Les noms de ces neuf personnalités rallongèrent une liste dans laquelle figuraient d’autres personnalités du pouvoir congolais précédemment visées par l’UE et les États-Unis en juin, septembre et décembre 2016. Parmi celles-ci, les généraux Ilunga Kampete (ancien commandant de la garde présidentielle), Gabriel Amisi (ancien commandant de la région militaire incluant Kinshasa), Célestin Kanyama (Commissaire provincial de la police de Kinshasa), John Numbi (Ex-patron de la Police nationale), Delphin Kahimbi (ancien chef de la Demiap), Fernand Ilunga Luyoyo (ancien commandant de la Légion d’intervention de la Police nationale), et Roger Kibelisa (ancisn chef de la Sécurité intérieure à l’ANR). De la sorte, une vingtaine de personnalités congolaises, parmi lesquelles des très proches collaborateurs du président Kabila, se virent interdites de voyage dans l’UE et aux USA. En plus du gel de leurs avoirs, l’interdiction leur fut faite également de percevoir des fonds de la part de tiers en Europe. Ce fut le cas aussi pour ceux sanctionnés par le pays de l’oncle Sam.

Après plusieurs recours en contestation de la procédure, seules trois personnes virent leurs sanctions levées par l’UE. Après Lambert Mende en décembre 2019, Ramazani Shadary, secrétaire permanent du PPRD, ancien ministre de l’Intérieur et dauphin de Joseph Kabila à la présidentielle de 2018, et Kalev Mutond, le redouté patron de l’ANR, furent extraits de la liste noire de l’UE le 19 juin 2023.

En effet, après que la Cour de justice de la communauté eusse estimé trois mois plus tôt que les éléments présentés pour les sanctionner ne constituaient pas «un faisceau d’indices suffisamment concrets, précis et concordants» pour établir la réalité des faits, les ministres des Affaires étrangères n’eurent donc d’autre choix que de lever les sanctions. Mais, ils les maintinrent pour quinze autres, dont Alex Kande, ancien gouverneur du Kasaï Central. Ce qui relevait pour le moins de l’arbitraire.

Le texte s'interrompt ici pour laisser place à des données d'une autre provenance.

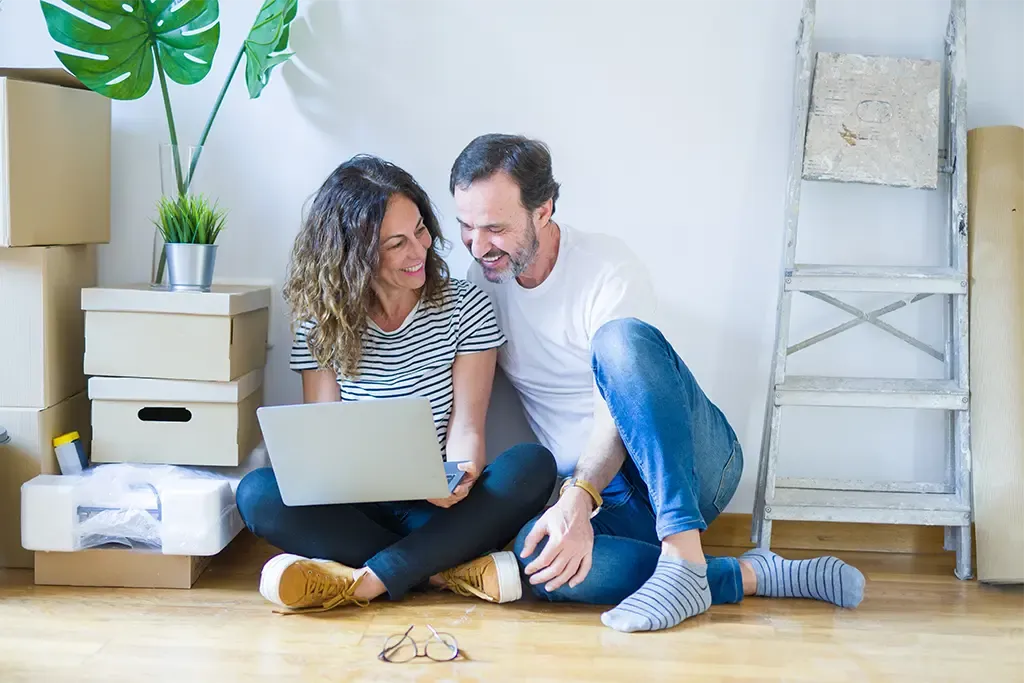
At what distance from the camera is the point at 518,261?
77.4 inches

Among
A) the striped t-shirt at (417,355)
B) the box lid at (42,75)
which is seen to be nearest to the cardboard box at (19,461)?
the striped t-shirt at (417,355)

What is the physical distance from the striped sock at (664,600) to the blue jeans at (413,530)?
25cm

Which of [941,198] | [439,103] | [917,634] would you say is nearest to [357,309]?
[439,103]

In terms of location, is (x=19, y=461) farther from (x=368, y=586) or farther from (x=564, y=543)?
(x=564, y=543)

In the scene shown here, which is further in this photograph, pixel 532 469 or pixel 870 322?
pixel 870 322

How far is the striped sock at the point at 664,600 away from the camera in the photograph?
1.70 m

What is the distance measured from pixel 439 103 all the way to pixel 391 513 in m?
0.89

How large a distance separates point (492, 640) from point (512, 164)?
86 cm

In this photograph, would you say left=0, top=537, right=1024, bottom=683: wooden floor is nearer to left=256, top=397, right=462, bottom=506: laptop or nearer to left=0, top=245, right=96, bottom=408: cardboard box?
left=256, top=397, right=462, bottom=506: laptop

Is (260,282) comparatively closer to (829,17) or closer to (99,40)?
(99,40)

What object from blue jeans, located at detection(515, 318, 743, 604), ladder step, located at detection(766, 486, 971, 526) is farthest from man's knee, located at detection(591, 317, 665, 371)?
ladder step, located at detection(766, 486, 971, 526)

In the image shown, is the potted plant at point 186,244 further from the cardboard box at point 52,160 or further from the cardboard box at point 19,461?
the cardboard box at point 19,461

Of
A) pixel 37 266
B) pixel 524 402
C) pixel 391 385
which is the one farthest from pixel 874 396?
pixel 37 266

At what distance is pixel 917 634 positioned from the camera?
5.73 feet
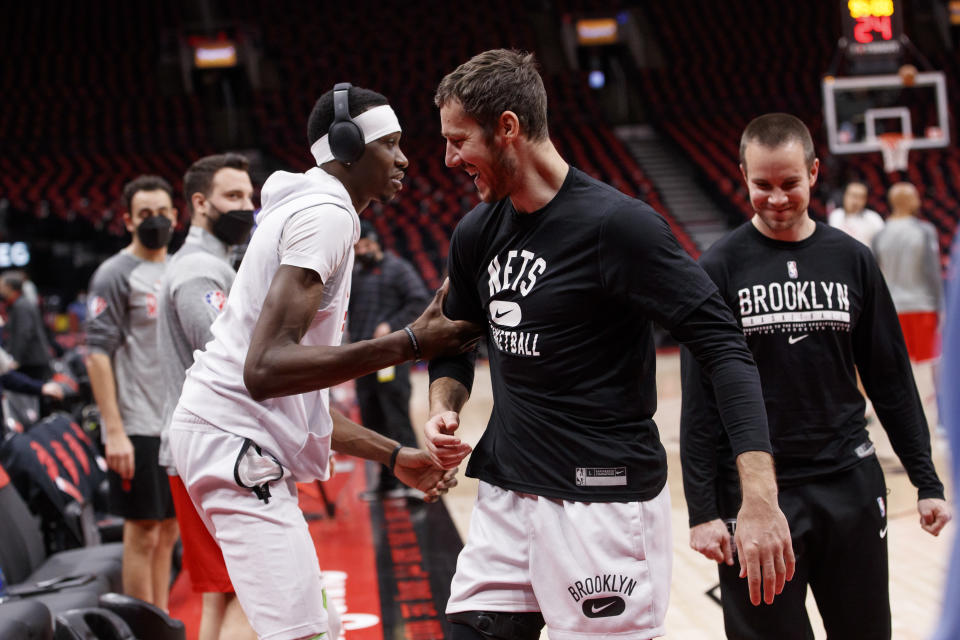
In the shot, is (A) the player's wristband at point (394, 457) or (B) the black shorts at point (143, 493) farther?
(B) the black shorts at point (143, 493)

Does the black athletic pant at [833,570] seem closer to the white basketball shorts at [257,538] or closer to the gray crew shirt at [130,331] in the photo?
the white basketball shorts at [257,538]

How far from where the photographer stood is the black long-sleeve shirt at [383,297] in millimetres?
6855

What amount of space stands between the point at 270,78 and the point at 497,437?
23732 millimetres

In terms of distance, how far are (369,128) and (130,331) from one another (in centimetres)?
224

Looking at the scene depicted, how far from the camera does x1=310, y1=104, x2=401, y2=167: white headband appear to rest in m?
2.49

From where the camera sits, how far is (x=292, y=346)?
216 cm

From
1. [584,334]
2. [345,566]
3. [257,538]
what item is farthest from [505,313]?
[345,566]

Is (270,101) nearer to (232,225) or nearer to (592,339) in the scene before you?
(232,225)

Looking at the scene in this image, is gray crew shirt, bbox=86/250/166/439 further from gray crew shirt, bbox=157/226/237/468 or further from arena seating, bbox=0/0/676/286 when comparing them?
arena seating, bbox=0/0/676/286

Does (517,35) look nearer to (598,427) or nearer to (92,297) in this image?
(92,297)

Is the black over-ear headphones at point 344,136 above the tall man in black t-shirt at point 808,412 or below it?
above

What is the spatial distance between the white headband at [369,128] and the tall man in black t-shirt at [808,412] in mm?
958

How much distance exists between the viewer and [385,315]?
6.86 meters

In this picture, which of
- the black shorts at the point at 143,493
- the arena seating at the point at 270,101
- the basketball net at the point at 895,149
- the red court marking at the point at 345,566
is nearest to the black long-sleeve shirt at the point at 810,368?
the red court marking at the point at 345,566
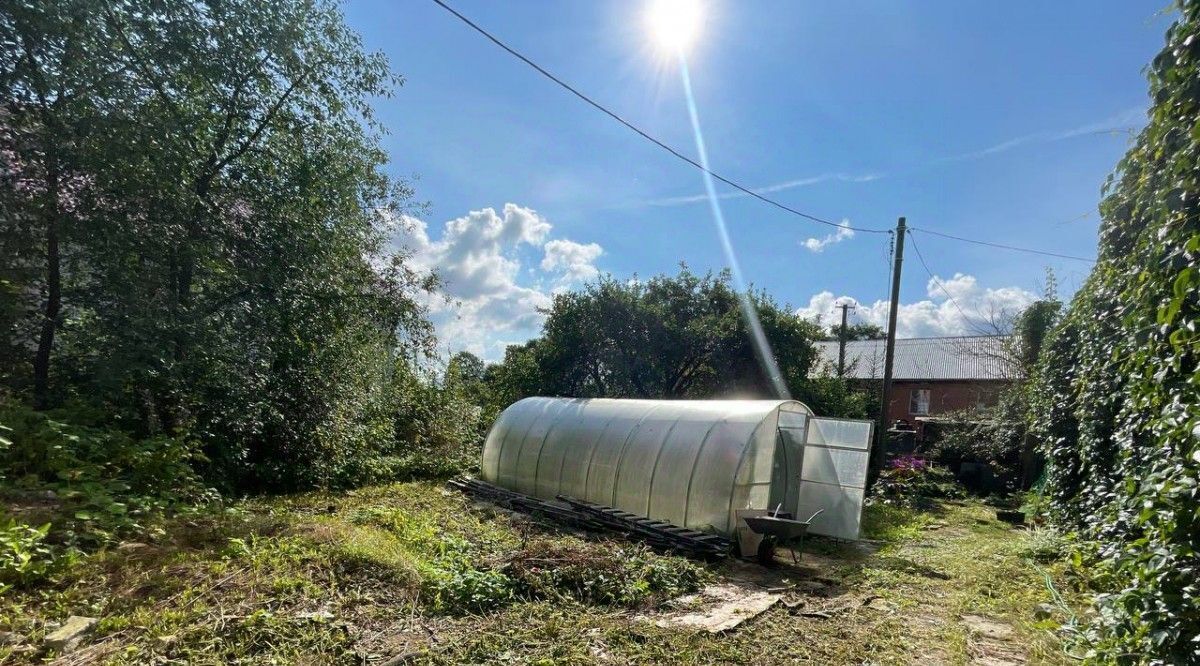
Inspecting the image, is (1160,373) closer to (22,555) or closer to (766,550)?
(766,550)

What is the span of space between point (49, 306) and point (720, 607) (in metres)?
8.38

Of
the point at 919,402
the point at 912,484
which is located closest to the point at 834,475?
the point at 912,484

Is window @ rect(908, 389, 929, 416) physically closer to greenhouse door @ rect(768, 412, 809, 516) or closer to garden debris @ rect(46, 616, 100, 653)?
greenhouse door @ rect(768, 412, 809, 516)

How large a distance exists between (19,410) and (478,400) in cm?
1272

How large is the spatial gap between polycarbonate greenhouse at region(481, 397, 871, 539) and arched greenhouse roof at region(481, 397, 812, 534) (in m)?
0.02

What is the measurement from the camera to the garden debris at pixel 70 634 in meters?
3.80

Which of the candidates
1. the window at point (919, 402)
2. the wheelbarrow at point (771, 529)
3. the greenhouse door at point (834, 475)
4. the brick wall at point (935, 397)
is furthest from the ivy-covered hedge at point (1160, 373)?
the window at point (919, 402)

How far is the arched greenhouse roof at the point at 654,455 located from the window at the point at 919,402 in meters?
25.8

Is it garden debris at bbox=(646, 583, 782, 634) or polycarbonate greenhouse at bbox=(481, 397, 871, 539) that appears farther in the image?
polycarbonate greenhouse at bbox=(481, 397, 871, 539)

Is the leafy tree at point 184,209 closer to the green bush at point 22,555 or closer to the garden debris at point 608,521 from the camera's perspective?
the green bush at point 22,555

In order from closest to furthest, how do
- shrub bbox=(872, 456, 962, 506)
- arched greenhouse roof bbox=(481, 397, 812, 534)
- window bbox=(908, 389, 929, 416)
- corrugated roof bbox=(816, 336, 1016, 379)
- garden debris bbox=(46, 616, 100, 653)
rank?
garden debris bbox=(46, 616, 100, 653)
arched greenhouse roof bbox=(481, 397, 812, 534)
shrub bbox=(872, 456, 962, 506)
corrugated roof bbox=(816, 336, 1016, 379)
window bbox=(908, 389, 929, 416)

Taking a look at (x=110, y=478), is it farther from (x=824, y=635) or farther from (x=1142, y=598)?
(x=1142, y=598)

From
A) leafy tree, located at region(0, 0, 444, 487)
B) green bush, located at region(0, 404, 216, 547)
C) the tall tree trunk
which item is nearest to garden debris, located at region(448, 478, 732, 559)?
leafy tree, located at region(0, 0, 444, 487)

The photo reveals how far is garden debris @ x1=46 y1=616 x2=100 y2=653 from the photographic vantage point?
3.80 m
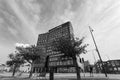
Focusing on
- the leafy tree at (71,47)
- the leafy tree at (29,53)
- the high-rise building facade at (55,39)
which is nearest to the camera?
the leafy tree at (71,47)

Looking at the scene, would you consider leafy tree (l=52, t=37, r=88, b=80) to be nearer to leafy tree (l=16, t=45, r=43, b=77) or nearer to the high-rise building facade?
leafy tree (l=16, t=45, r=43, b=77)

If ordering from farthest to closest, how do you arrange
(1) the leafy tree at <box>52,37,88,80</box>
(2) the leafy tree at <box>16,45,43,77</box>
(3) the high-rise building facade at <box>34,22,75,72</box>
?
1. (3) the high-rise building facade at <box>34,22,75,72</box>
2. (2) the leafy tree at <box>16,45,43,77</box>
3. (1) the leafy tree at <box>52,37,88,80</box>

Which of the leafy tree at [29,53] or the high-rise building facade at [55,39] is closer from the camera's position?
the leafy tree at [29,53]

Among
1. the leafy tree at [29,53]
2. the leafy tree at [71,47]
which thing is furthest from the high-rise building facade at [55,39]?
the leafy tree at [71,47]

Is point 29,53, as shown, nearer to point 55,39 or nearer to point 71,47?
point 71,47

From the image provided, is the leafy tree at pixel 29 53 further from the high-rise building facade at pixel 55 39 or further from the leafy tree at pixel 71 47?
the high-rise building facade at pixel 55 39

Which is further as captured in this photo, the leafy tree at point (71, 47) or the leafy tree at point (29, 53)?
the leafy tree at point (29, 53)

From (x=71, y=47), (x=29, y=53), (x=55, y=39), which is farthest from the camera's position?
(x=55, y=39)

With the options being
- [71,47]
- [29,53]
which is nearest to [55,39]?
[29,53]

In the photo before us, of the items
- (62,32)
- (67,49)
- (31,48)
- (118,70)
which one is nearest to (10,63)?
(31,48)

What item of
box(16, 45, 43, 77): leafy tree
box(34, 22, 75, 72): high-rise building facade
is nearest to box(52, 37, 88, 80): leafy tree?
box(16, 45, 43, 77): leafy tree

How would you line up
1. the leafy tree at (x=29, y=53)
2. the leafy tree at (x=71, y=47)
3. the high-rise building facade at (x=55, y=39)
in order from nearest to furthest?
1. the leafy tree at (x=71, y=47)
2. the leafy tree at (x=29, y=53)
3. the high-rise building facade at (x=55, y=39)

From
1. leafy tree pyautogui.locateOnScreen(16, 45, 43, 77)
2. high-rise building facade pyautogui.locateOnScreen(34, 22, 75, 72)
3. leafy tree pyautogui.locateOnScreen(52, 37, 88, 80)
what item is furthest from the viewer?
high-rise building facade pyautogui.locateOnScreen(34, 22, 75, 72)

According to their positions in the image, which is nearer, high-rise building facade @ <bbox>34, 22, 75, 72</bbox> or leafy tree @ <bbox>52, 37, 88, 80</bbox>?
leafy tree @ <bbox>52, 37, 88, 80</bbox>
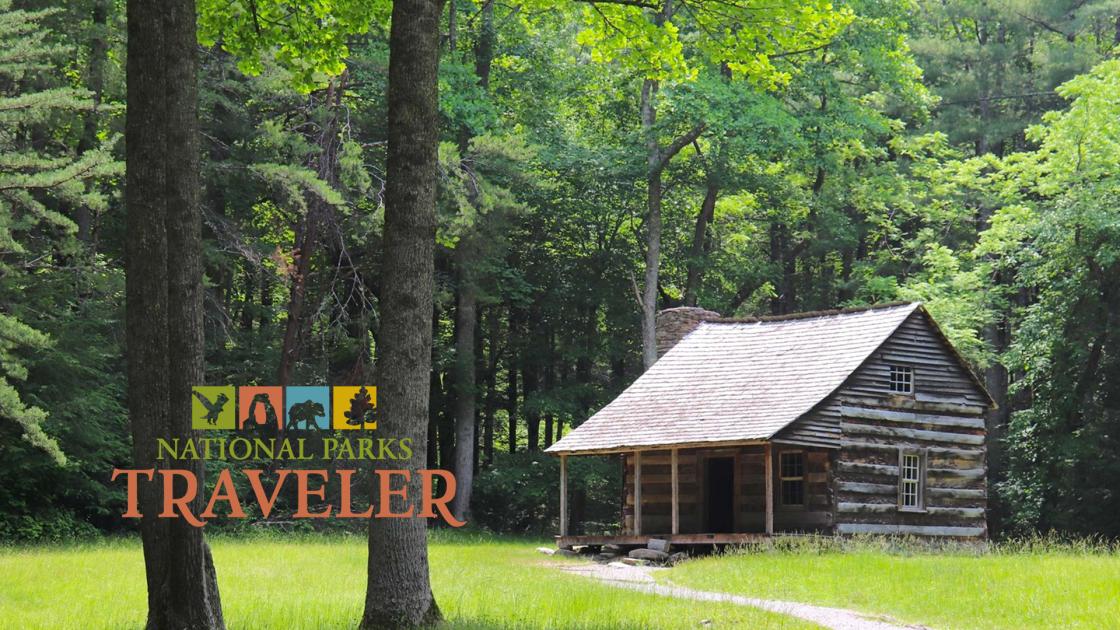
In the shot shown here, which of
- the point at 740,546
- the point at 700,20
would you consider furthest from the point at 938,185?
the point at 700,20

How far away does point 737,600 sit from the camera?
1759 cm

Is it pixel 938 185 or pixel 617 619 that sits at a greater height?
pixel 938 185

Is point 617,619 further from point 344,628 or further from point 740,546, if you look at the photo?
point 740,546

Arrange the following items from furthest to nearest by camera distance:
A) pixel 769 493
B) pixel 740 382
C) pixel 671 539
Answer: pixel 740 382 < pixel 671 539 < pixel 769 493

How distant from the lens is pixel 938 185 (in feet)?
138

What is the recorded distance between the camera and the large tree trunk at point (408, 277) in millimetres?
12055

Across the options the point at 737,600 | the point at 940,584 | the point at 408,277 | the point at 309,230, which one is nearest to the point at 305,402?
the point at 309,230

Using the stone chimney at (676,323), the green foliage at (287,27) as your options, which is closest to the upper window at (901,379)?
the stone chimney at (676,323)

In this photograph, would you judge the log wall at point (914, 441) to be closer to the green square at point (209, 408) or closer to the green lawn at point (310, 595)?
the green lawn at point (310, 595)

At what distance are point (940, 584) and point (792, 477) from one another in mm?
10891

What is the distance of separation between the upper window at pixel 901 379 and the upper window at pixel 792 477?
2.56m

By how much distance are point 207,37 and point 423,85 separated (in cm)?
399

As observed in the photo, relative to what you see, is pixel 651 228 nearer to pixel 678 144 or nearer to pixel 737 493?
pixel 678 144

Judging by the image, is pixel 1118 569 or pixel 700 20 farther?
pixel 1118 569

UNE VICTIME EXPIATOIRE ENFIN INNOCENTEE

En effet, Kalev Mutond fut épinglé dans la deuxième salve des sanctions de l’UE pour son rôle central dans la répression qui avait frappé autrefois les provinces du centre du pays. Ex-vice-premier ministre et ministre de l’Intérieur et de la Sécurité publique, Évariste Boshab le fut parce considéré comme la cheville ouvrière de cette répression. De même pour son successeur, Emmanuel Ramazani Shadary, qui poursuivit la même politique, l’intensifiant du reste.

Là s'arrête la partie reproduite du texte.